Source material:
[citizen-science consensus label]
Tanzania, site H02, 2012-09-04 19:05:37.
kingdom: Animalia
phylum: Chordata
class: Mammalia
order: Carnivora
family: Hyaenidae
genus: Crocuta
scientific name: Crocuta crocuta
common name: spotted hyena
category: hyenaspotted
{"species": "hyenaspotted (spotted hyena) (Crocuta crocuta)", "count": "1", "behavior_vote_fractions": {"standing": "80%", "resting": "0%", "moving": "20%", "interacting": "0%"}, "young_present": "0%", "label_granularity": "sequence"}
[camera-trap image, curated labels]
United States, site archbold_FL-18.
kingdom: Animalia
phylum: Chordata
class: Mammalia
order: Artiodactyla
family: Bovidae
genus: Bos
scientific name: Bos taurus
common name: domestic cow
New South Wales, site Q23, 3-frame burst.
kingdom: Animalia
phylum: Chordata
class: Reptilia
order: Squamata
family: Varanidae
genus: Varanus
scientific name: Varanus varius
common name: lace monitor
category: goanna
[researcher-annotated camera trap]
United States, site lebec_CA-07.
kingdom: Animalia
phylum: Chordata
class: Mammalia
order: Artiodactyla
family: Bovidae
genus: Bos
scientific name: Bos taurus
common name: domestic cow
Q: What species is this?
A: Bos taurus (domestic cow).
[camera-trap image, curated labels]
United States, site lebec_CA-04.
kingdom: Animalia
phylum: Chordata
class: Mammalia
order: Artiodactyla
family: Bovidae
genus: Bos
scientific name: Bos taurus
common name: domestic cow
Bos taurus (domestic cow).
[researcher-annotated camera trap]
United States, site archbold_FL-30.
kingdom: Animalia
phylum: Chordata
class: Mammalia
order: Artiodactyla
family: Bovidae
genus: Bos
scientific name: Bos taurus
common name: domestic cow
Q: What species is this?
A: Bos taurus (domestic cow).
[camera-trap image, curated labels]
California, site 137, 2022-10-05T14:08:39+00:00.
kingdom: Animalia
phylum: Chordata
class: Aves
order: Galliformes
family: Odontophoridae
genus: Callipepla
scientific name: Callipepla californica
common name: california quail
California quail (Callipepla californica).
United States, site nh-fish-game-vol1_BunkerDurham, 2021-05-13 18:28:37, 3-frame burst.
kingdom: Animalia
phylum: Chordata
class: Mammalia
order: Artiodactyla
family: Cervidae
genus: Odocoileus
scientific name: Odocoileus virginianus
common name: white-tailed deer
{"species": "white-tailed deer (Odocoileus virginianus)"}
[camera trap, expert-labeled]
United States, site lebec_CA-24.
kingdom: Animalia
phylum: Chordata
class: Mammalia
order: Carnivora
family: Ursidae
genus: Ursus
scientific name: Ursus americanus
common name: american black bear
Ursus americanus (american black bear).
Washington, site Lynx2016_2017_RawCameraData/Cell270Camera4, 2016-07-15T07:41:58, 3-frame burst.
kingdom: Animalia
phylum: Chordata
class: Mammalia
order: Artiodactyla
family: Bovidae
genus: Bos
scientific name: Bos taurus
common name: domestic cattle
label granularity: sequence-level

The problem:
Beginning with the very first line of the records above, please retype each line through the one that has "category: hyenaspotted", and add nothing.

Exercise output:
[citizen-science consensus label]
Tanzania, site H02, 2012-09-04 19:05:37.
kingdom: Animalia
phylum: Chordata
class: Mammalia
order: Carnivora
family: Hyaenidae
genus: Crocuta
scientific name: Crocuta crocuta
common name: spotted hyena
category: hyenaspotted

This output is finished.